Ika Meporiya

Personal information
- Full name: Ika Guramovych Meporiya
- Date of birth: 26 January 1989 (age 37)
- Place of birth: Zugdidi, Georgian SSR, Soviet Union
- Height: 1.76 m (5 ft 9+1⁄2 in)
- Position: Midfielder

Youth career
- 2004–2006: FC Vidradnyi Kyiv
- 2006: FC Dynamo Kyiv

Senior career*
- Years: Team / Apps / (Gls)
- 2008–2012: FC Arsenal Kyiv / 3 / (0)
- 2011: → FC Naftovyk-Ukrnafta Okhtyrka (loan) / 13 / (0)
- 2011: → FC Prykarpattya Ivano-Frankivsk (loan) / 1 / (0)

= Ika Meporia =

Ukrainian footballer

Ika Meporiya (Іка Гурамович Мепорія; born 26 January 1989) is a former professional Ukrainian of Georgian descent football midfielder who plays for FC Arsenal Kyiv.
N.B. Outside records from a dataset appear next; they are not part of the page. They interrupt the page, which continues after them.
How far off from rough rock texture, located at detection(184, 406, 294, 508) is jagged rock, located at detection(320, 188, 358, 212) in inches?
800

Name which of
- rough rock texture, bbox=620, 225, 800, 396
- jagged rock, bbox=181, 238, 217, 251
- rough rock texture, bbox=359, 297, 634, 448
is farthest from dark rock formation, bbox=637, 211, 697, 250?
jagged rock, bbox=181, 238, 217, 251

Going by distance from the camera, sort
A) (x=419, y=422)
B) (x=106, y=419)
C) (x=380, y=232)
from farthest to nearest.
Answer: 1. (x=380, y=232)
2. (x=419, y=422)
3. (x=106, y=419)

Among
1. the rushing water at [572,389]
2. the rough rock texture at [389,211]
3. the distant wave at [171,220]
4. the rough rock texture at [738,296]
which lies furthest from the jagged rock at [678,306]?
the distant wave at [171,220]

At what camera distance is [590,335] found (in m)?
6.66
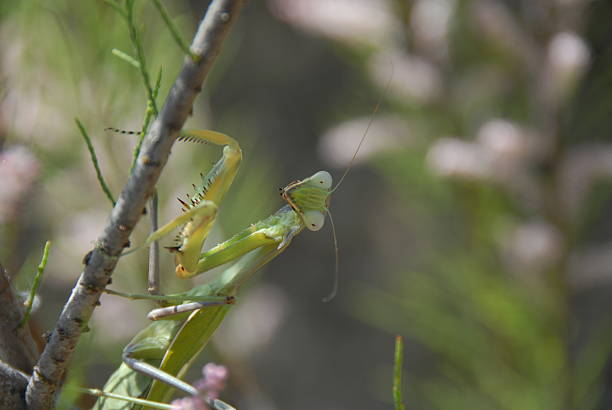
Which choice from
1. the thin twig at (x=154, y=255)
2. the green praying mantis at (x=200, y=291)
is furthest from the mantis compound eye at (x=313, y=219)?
the thin twig at (x=154, y=255)

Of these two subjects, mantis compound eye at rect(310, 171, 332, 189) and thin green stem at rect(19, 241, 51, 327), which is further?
mantis compound eye at rect(310, 171, 332, 189)

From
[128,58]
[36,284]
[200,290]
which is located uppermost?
[128,58]

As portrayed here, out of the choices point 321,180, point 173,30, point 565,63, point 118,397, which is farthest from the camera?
point 565,63

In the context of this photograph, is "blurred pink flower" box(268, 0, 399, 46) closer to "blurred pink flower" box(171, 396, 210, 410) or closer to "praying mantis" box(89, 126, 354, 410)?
"praying mantis" box(89, 126, 354, 410)

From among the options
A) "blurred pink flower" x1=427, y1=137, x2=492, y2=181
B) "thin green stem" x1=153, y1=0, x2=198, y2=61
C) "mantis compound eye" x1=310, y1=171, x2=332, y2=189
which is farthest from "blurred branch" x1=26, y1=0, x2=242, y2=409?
"blurred pink flower" x1=427, y1=137, x2=492, y2=181

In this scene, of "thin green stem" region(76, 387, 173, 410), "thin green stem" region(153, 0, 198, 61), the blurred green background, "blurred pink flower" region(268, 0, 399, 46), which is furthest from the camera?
"blurred pink flower" region(268, 0, 399, 46)

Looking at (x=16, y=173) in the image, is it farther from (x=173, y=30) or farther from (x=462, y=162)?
(x=462, y=162)

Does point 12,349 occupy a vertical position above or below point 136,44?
below

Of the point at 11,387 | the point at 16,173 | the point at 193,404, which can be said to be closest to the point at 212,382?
the point at 193,404

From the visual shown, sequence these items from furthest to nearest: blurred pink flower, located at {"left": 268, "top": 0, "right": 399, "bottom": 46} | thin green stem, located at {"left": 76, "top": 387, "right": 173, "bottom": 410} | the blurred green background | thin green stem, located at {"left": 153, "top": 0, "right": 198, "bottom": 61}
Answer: blurred pink flower, located at {"left": 268, "top": 0, "right": 399, "bottom": 46} → the blurred green background → thin green stem, located at {"left": 76, "top": 387, "right": 173, "bottom": 410} → thin green stem, located at {"left": 153, "top": 0, "right": 198, "bottom": 61}
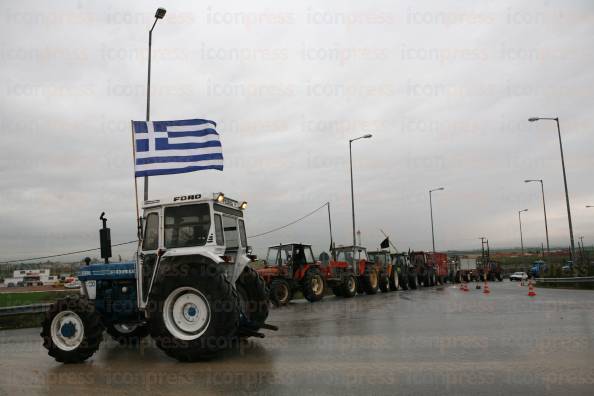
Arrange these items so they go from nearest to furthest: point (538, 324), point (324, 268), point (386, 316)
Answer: point (538, 324) → point (386, 316) → point (324, 268)

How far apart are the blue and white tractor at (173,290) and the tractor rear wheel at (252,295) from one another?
0.08 meters

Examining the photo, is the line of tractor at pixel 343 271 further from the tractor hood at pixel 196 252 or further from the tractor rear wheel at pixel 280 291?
the tractor hood at pixel 196 252

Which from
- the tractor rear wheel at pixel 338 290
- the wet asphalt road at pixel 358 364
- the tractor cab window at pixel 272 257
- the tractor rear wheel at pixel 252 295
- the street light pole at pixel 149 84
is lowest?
the wet asphalt road at pixel 358 364

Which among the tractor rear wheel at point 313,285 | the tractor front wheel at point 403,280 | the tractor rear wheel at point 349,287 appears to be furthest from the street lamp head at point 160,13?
the tractor front wheel at point 403,280

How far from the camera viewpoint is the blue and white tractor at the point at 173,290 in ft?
25.2

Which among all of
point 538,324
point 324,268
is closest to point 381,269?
point 324,268

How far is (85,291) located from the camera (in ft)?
29.6

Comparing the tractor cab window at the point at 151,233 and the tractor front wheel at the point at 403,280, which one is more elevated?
the tractor cab window at the point at 151,233

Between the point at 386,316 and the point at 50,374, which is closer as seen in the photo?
the point at 50,374

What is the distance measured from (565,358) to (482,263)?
4329 cm

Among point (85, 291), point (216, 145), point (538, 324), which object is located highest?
point (216, 145)

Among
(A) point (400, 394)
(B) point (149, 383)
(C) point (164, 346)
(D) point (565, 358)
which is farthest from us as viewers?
(C) point (164, 346)

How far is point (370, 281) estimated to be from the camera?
2411 cm

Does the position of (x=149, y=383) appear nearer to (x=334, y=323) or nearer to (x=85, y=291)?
(x=85, y=291)
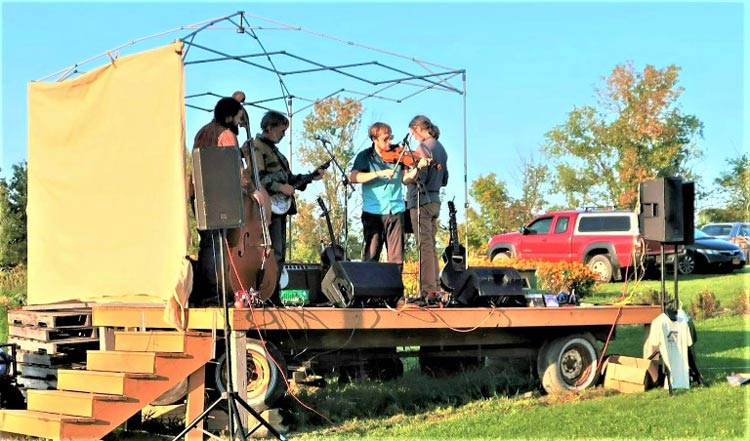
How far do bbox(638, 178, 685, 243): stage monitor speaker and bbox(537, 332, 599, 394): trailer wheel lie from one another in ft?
3.80

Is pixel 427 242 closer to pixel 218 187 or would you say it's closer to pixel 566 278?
pixel 218 187

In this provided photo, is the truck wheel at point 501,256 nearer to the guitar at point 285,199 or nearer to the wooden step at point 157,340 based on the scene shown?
the guitar at point 285,199

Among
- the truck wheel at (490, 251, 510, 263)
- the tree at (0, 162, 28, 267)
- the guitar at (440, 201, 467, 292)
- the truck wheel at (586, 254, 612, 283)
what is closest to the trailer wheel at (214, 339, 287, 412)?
the guitar at (440, 201, 467, 292)

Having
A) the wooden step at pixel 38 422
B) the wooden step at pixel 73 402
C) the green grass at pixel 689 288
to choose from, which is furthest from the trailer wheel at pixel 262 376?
the green grass at pixel 689 288

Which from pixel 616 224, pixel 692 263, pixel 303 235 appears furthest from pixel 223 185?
pixel 692 263

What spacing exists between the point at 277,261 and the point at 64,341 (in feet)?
6.16

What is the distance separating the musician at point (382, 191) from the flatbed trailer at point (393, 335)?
90 cm

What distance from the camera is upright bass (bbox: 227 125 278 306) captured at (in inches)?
274

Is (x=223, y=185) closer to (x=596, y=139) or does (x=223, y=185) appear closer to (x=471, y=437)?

In 2003, he moved to Ukraine and got Ukrainian citizenship.

== Career ==
Ika Meporiya made his professional debut for FC Arsenal Kyiv Youth in the Ukrainian Premier League Reserves. On 23 August 2010, he made his professional debut for Arsenal Kyiv.